As true as that statement may be, it was literally like taking a bullet to the heart. When you spend every weekday alone, it takes a positive attitude in order not to submit to the abyss of depression that comes with the isolation.  It has been years since I have gone out with friends for a coffee or dinner out. Truthfully, many of my friends have gone their own way as I have gone mine, with my way being into the depth of my disease. What's ironic is that I'm healthier now than I've been in a long time, but many relationships have gone beyond the point of mending.  I've been in isolation so long, it's almost like being forgotten.

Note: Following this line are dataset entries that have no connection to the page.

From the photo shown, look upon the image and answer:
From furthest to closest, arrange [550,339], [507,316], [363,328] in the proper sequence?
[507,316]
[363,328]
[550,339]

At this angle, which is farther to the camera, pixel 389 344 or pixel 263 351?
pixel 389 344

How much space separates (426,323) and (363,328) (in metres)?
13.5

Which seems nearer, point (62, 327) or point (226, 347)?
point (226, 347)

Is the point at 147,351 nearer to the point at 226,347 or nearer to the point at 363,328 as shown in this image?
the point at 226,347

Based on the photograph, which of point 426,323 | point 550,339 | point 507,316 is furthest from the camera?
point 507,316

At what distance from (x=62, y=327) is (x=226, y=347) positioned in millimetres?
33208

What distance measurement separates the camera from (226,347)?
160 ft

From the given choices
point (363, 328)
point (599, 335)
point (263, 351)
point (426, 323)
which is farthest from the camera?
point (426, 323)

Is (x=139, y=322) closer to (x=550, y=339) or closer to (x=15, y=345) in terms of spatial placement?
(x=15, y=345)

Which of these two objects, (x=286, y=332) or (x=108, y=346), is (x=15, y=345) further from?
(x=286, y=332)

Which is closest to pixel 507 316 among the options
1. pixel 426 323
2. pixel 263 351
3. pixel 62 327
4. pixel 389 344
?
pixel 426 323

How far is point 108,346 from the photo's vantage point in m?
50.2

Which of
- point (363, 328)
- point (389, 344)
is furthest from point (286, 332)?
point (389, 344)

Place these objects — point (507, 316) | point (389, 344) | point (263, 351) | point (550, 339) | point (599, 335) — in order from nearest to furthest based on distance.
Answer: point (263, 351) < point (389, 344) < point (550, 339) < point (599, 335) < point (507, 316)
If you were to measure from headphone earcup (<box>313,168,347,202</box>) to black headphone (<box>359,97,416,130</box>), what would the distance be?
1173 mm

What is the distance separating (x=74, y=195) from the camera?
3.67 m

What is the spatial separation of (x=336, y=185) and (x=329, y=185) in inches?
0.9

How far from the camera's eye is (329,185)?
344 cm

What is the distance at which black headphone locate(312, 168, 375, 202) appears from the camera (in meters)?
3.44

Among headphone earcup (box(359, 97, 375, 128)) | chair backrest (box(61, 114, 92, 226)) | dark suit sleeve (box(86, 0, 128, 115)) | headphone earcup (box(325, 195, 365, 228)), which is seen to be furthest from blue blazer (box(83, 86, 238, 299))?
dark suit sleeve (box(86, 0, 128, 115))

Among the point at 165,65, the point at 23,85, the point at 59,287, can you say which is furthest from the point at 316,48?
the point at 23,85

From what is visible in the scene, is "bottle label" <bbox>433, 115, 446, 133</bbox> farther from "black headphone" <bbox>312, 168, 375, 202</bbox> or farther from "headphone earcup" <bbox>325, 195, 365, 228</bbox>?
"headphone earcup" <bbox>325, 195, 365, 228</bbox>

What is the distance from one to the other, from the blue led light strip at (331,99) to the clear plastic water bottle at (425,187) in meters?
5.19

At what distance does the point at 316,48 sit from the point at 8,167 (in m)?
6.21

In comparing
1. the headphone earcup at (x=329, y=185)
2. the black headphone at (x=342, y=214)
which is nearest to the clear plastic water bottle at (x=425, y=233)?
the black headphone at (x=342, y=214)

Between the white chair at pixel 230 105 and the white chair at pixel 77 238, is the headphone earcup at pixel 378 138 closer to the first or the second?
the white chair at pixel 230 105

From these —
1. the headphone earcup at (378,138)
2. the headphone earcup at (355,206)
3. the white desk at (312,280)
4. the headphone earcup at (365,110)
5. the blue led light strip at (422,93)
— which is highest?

I never saw myself as "homebound" because it carried for me a very negative connotation. For me, it implied a person who has buried herself so deep into her home that there is no hope of drawing her out. It was something older people do who have lots of cats and are hoarders on some level. It couldn't possibly be me. I'm 38. I still hope to have a life ahead of me. I still hope to be independent someday. And that may be, but this has been the season of harsh realities.

Just a week after be referred to as "homebound", I had an appointment with my PCP. She and I are days apart in age (she's older.) We were going over all the details of my recent hospitalization, and she was talking about how truly sick I was. I, per usual, crumbled into a sea of tears as I almost always do in my appointments with her. I was telling her how frustrated I was that every time I stand back up, something else knocks me back down. My September surgery had gone so well, and I was hoping to end the year on a positive note. This pneumonia had another idea, and it just made it very clear that I need to be on this oxygen for now, despite my goals of getting off of it.

I asked her, "What kind of man is ever going to date a woman, kiss a woman, make love to a woman on oxygen?"

She replied, "You may be able to find someone else with a disability."

Fortunately I was already crying, so she couldn't tell how hurtful her statement was. It certainly knocked me down a few notches on my pride, if nothing else. More than anything, it made me realize that the plastic tubing hanging from my nose doesn't just drive children to tears, but it qualifies as disabled. So I am homebound with a disability. My stock has taken a huge hit these past few weeks. Looking back, I shouldn't have been so upset, because a person with a disability is no less lovable than someone without one. No less lovable than me or the man I may find.

I got home from my appointment feeling more lost than usual. One of the big downfalls of being "homebound" is all the time and isolation to overthink things that probably don't deserve the time.  So yes, I need a little extra help breathing, but things could be SO much worse. Who knows if that little girl in the produce department was crying about my Oxygen tubing. My hair just might have looked like shit that day.

The word "disability" is just a label. It has nothing to do with who I am now or who I will be. Focusing less on my disability and more time on my love of writing, I am taking charge of what I will become. Perhaps one day I will be labeled a New York Times Bestseller. Time will tell.

As for being homebound, I've started to rethink that word. In the midst of this cold, cold winter, every time I even open the door to let my dog out, I feel so fortunate for having a home. Just the wind against the window makes me think of all the homeless children who are growing up on the streets without blankets and roofs. There are whole families who have nowhere to go. It's all heartbreaking to think about. So when I think of it that way, I'm beyond grateful for being homebound. For the other reasons I'm "homebound", they'll work out in time.

As for love, I'll find it. Or it will find me. Perhaps our disabilities will be the thing that links us.  Hopefully we'll find each other as I enter the Spring of my life. I believe love will come, someday soon.